### Problem to solve
Below are some records; return each one exactly as written.

### Short text fragments from websites
┄┄┄┄┄┄┄┄┄┄

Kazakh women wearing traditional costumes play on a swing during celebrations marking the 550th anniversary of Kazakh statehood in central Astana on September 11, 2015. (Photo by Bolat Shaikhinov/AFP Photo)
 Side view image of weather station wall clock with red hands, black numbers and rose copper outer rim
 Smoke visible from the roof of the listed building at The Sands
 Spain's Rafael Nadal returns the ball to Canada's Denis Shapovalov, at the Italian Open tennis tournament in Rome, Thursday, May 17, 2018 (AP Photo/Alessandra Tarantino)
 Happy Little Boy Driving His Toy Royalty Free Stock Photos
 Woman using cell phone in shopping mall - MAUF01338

┄┄┄┄┄┄┄┄┄┄

### Answer space
Kazakh women wearing traditional costumes play on a swing during celebrations marking the 550th anniversary of Kazakh statehood in central Astana on September 11, 2015. (Photo by Bolat Shaikhinov/AFP Photo)
 Side view image of weather station wall clock with red hands, black numbers and rose copper outer rim
 Smoke visible from the roof of the listed building at The Sands
 Spain's Rafael Nadal returns the ball to Canada's Denis Shapovalov, at the Italian Open tennis tournament in Rome, Thursday, May 17, 2018 (AP Photo/Alessandra Tarantino)
 Happy Little Boy Driving His Toy Royalty Free Stock Photos
 Woman using cell phone in shopping mall - MAUF01338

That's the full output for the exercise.